A new survey by American Express reveals that 29 percent of Americans keep at least some of their “savings” in cash. Overall 53 percent of cash holders stash their cash in a domestic hiding place. Surprisingly, 67 percent of dollar bill and coin hoarders among the millennial generation secrete cash around their domicile. A 2012 Marist College survey indicated the most preferred places in (or under) which to hide cash. In order of popularity, they are: the freezer; a sock drawer; the mattress; and a cookie jar. Cash hoarding surged during the financial crisis in 2008 and an upward trend seems to have continued in recent years as the installation of domestic safes has increased.

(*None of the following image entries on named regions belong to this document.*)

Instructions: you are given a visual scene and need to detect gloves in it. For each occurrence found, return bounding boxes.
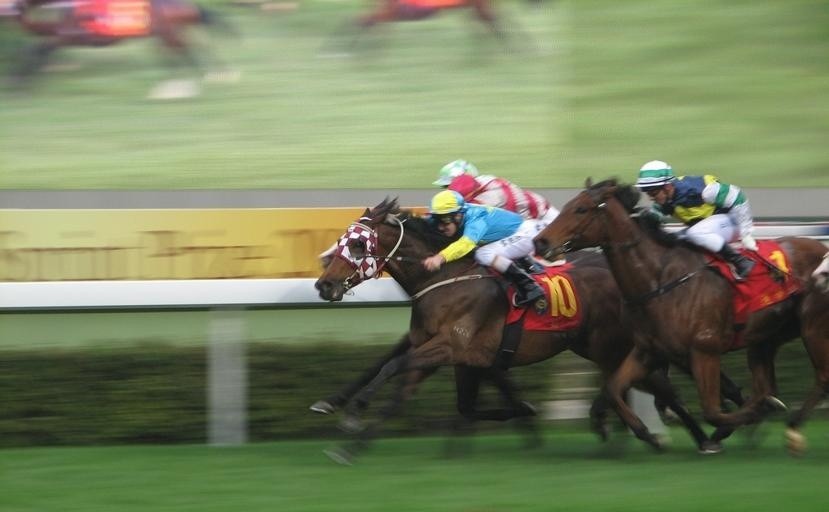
[743,236,760,251]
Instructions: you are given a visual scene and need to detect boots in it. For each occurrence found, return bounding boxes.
[520,251,548,275]
[720,242,755,278]
[505,263,547,317]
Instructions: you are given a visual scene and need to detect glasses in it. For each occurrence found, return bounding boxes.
[641,185,666,196]
[429,212,457,224]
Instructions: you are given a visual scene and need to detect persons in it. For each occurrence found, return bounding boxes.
[632,161,758,279]
[434,159,559,225]
[423,190,547,309]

Personal finance experts, of course, vehemently oppose such a trend and point to “the risk of theft or loss due to fire or some sort of unforeseen disaster.” And there are horror stories aplenty to back up such a position: one Israeli woman threw out her mother’s old mattress, only later to discover that it was where she had hidden her life savings estimated at $1 million. Of course, what is left out is that such minuscule risk of loss of domestic cash must be balanced against the risk that the next crisis generated by our crisis-prone, central bank-dominated financial system will result in a collapse of the fractional-reserve banks and the partial or complete limitation of the public’s right to withdraw cash or transfer funds from its bank deposits for an indefinite period of time.

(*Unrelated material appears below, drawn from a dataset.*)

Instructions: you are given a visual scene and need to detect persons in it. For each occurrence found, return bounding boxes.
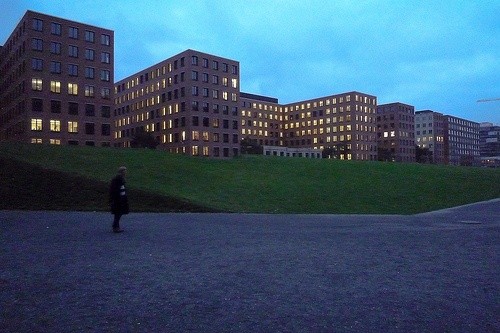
[108,166,131,234]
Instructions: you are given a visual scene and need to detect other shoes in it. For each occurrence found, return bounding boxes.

Fortunately, there is the prospect of a market solution that would enable the would-be cash holder to avoid both risks. Should the negative interest-rate policies of central banks persist and intensify, the movement toward cash hoarding may broaden and pick up its pace, eventually turning into a stampede. At that point, entrepreneurs would probably find it profitable to invest in genuine depository institutions which would charge a fee to both store customers’ cash and insure it against risk of loss by fire, theft, etc. (Right now, banks offer to store your cash and other valuables and documents in rented safe deposit boxes but the contents of these boxes are not insured against loss by fire or theft although you can contract with a private broker to insure them.) Although current banking law would probably not permit cash stored at nonbank depository institutions to be transferred as payments to third parties by draft, the camel’s nose of 100 percent reserve-banking would already be under the tent, with full entrance awaiting banking deregulation.